On 4 September 2012, a few weeks before the publication of En Abîme, I receive an email from Mike Cooper from Rome, saying he’d been walking along the river Tiber and had come across some pages from Melville’s diaries and Pasolini’s poems “that are attached to the wall along the Tiber as part of an installation that has been there for some years. The pieces (maybe you know them?) are set in huge glass boxes attached to the stone walls quite close to Castel Sant’Angelo – over the years they have been abused and nature has had a hand in transforming them into something other than what they started out as – now they resemble something the Spanish painter Antoni Tàpies might have made. Good luck with the book – I look forward to reading it.”

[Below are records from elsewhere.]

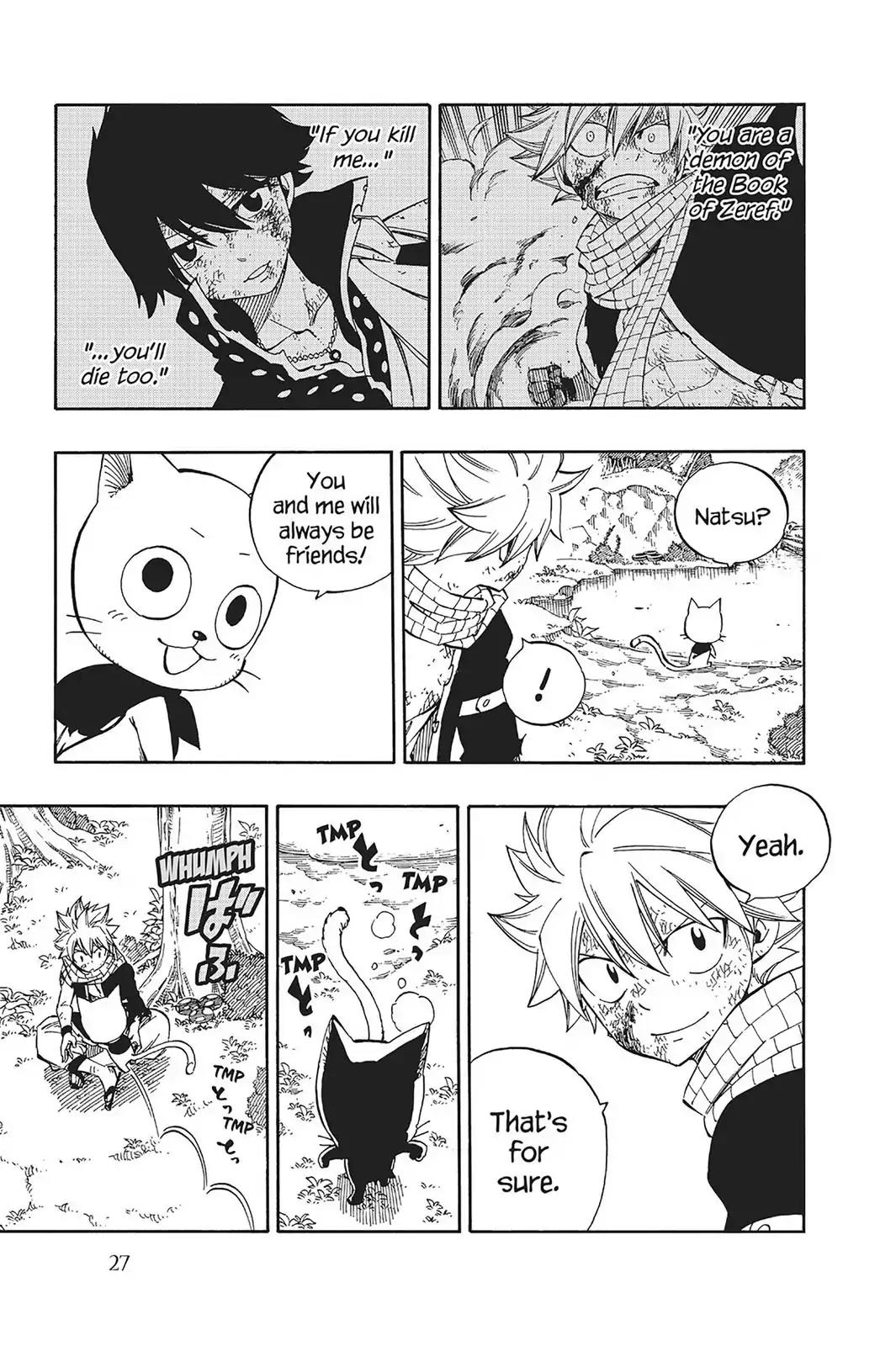 Fairy Tail Chapter 466 - Page 5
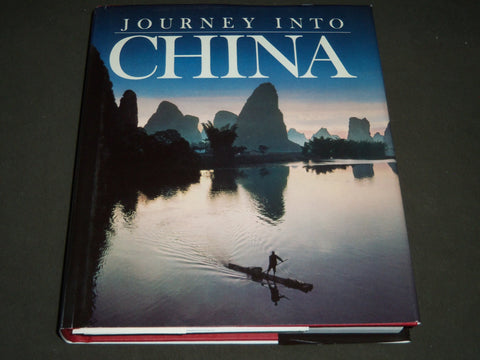 1984 Journey into China by U. S. National Geographic Society Staff - I 417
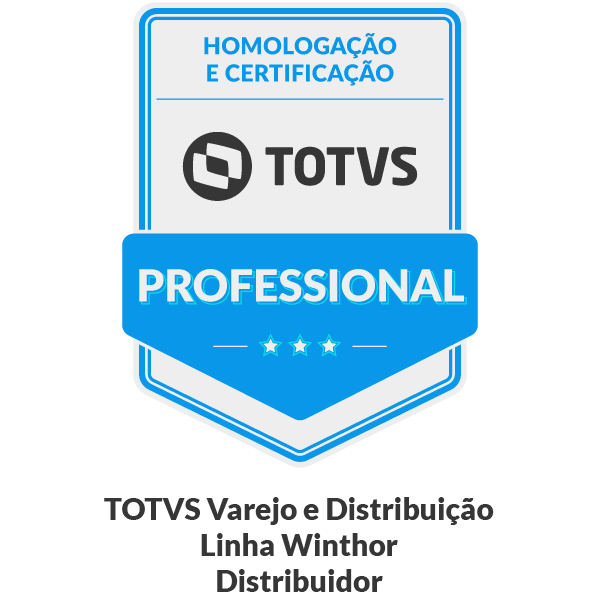 TOTVS V&D - Linha Winthor - Distribuidor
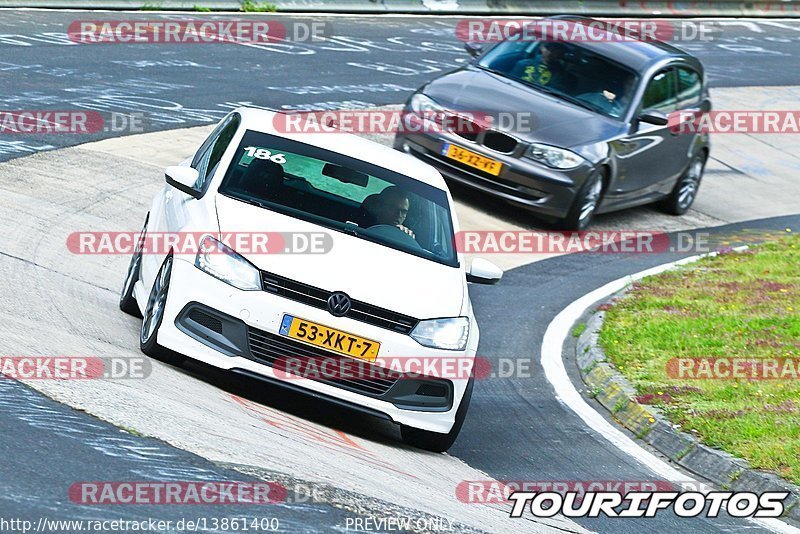 Bild #13861400 - Touristenfahrten Nürburgring Nordschleife (08.08.2021)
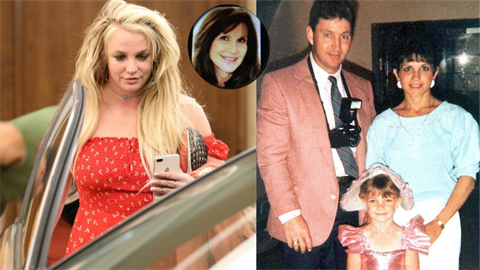 Matka Britney Spears chce dohlíet nad kroky svého exmanela, který dlá...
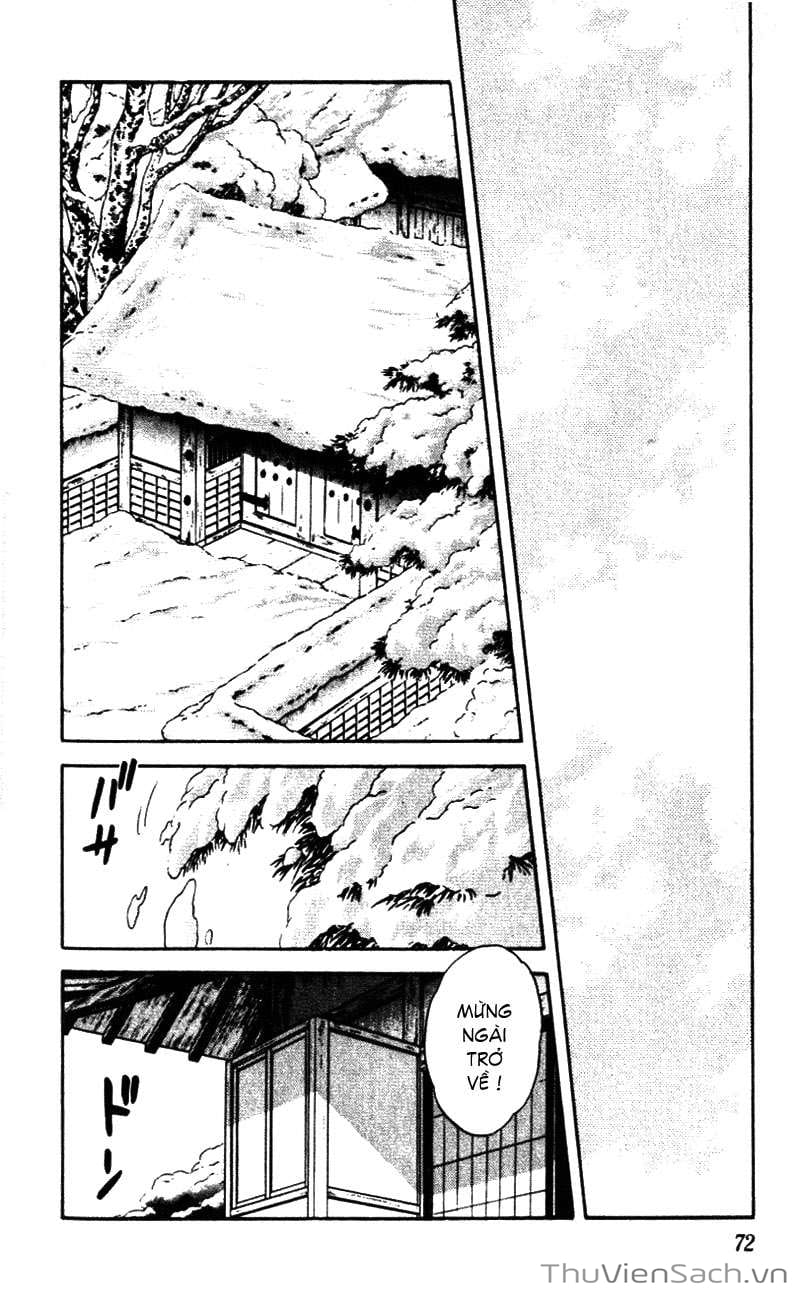 Truyện Tranh Ớt Bảy Màu - Nijiiro Togarashi trang 10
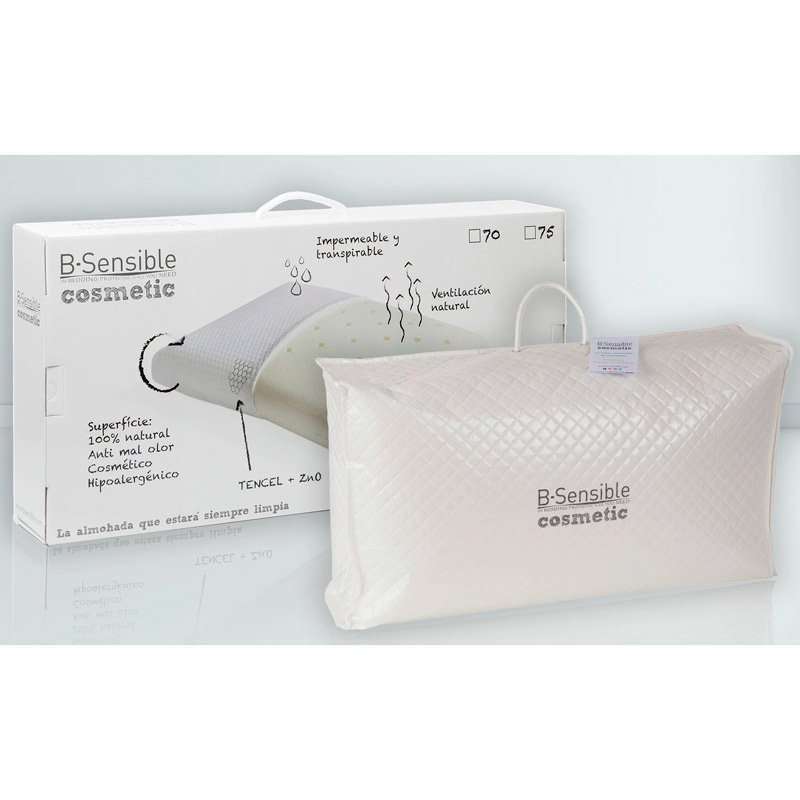 Caja Bolsa Almohada Cosmetic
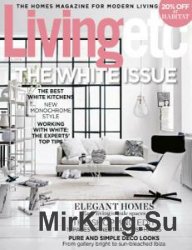 Living Etc - June 2016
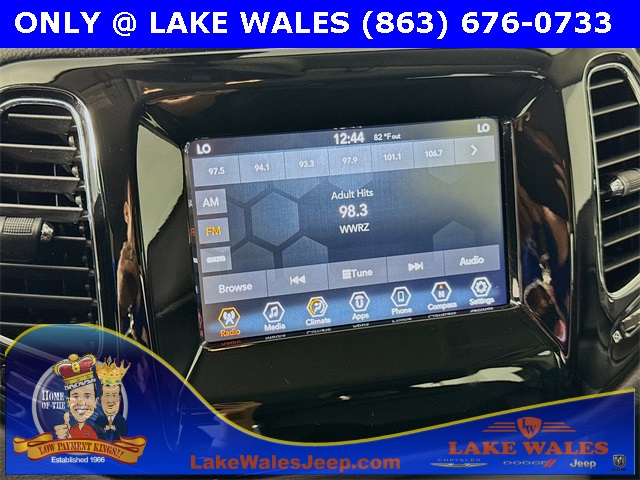 2021 Jeep Compass Altitude photo 11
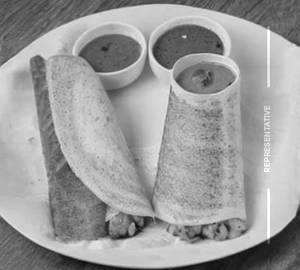 Paneer Babycorn Dosa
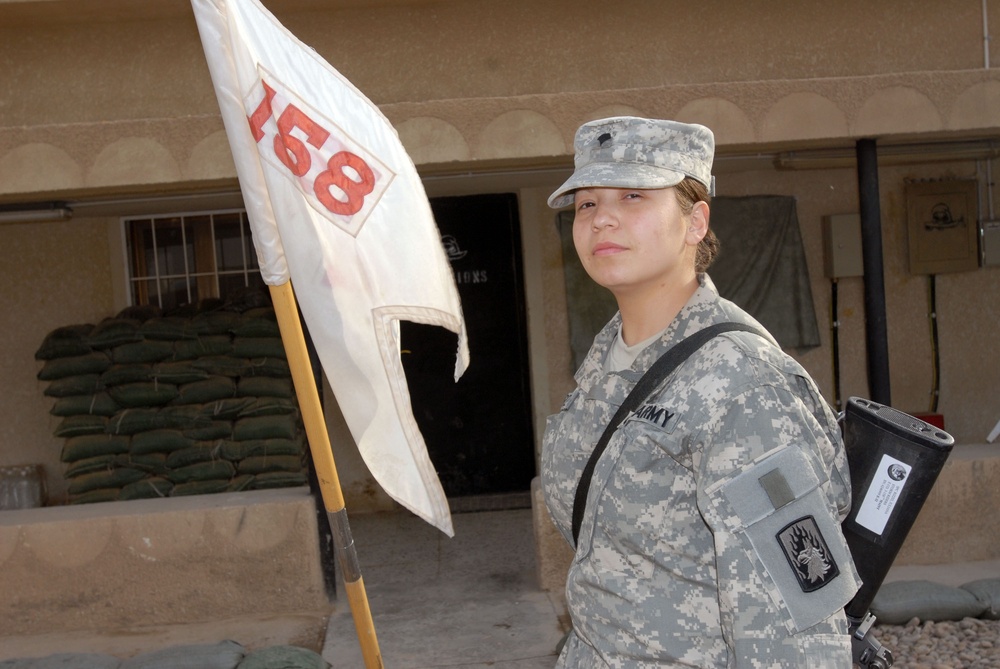 Army Specialist Promoted to Corporal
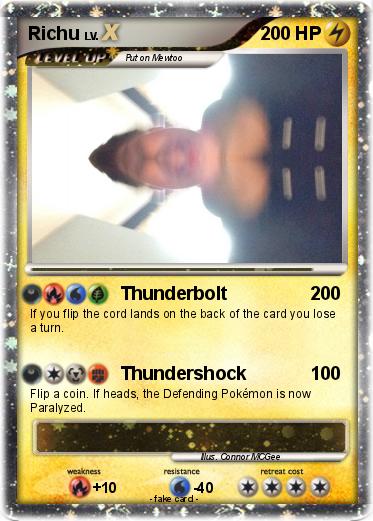 Pokemon Richu
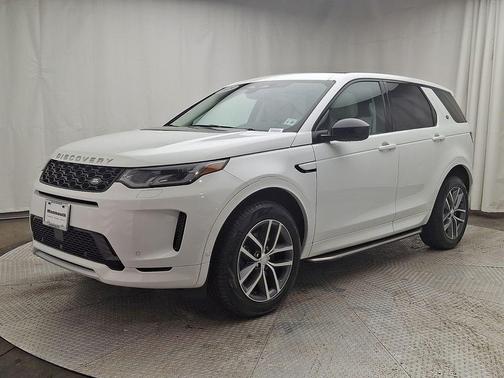 2025 Land Rover Discovery Sport S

Although I lived in Rome for over ten years, I was never aware of those journals and poems under damaged glass boxes. And yet some of those quotes appear in my book. And Mike, in turn – who appears as a faint reflection at the end of the photo sequence below – is not aware of the fact that he is too in my book, in the same pages as the quotes by Melville and Pasolini that he came across and posted to me.
En Abîme, of layers and surfaces, receives pictures of more layers and surfaces, dust, leaves, pages. Overground and buried.
[all pictures by Mike Cooper, September 2012]
Rome: “uncertain shape like of a fire / in the fire of a New Prehistory”.